_Image-text web data_:
........

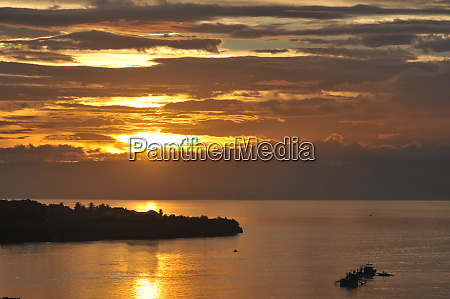 sunset om bohol in the philippines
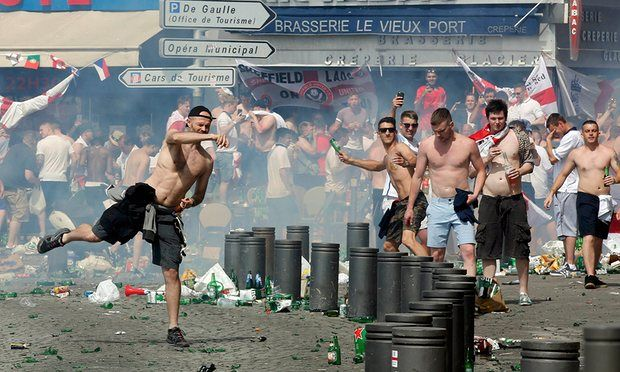 Μασσαλία: Συμπλοκές οπαδών και δακρυγόνα πριν τον αγώνα Αγγλίας - Ρωσίας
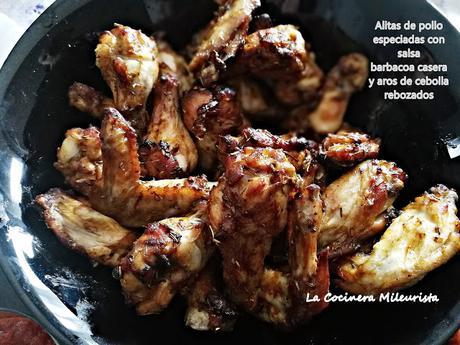 Alitas de pollo especiadas con salsa barbacoa casera y aros de cebolla rebozados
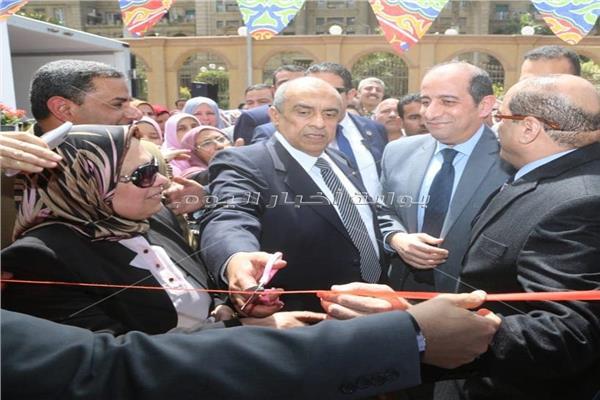 الدكتور عز الدين أبو ستيت وزير الزراعة والإصلاح الزراعى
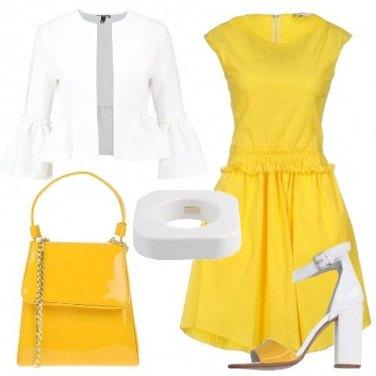 Outfit Bon ton bianco e giallo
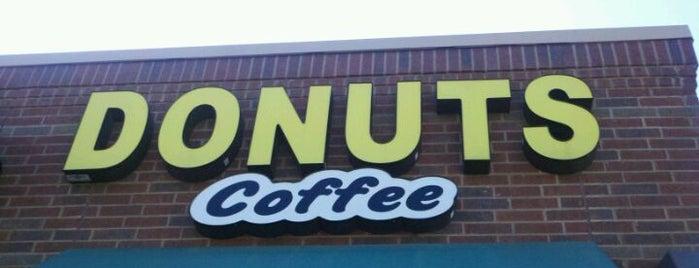 Donuts-N-Coffee is one of Lugares favoritos de Tony.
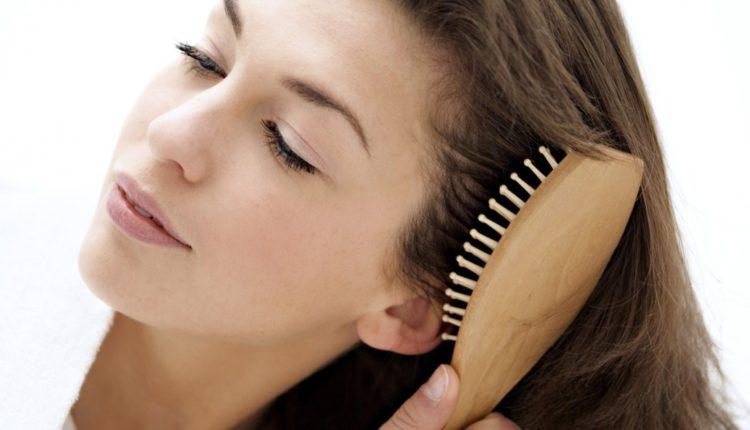 Chải tóc nhẹ nhàng tránh gây hư tổn cho tóc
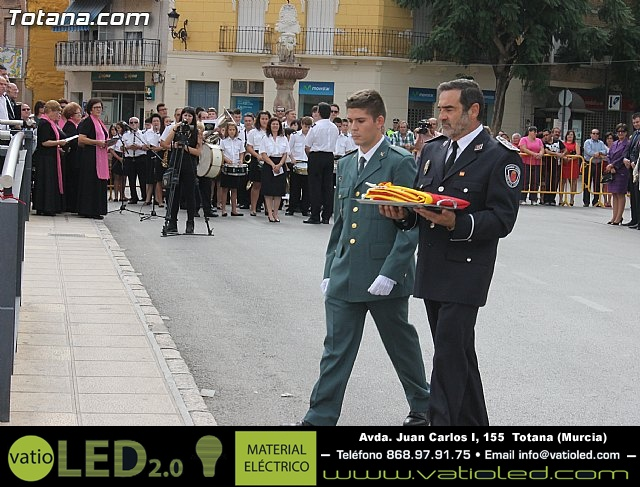 Acto de homenaje a la bandera española 2012 - 37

........

_What the task requires_: Start at the line containing "Μασσαλία: Συμπλοκές οπαδών" above and stop at the line containing "Donuts-N-Coffee is one". Output those lines exactly, both included, but none of the pictures.

_Response for this exercise_:
 Μασσαλία: Συμπλοκές οπαδών και δακρυγόνα πριν τον αγώνα Αγγλίας - Ρωσίας
 Alitas de pollo especiadas con salsa barbacoa casera y aros de cebolla rebozados
 الدكتور عز الدين أبو ستيت وزير الزراعة والإصلاح الزراعى
 Outfit Bon ton bianco e giallo
 Donuts-N-Coffee is one of Lugares favoritos de Tony.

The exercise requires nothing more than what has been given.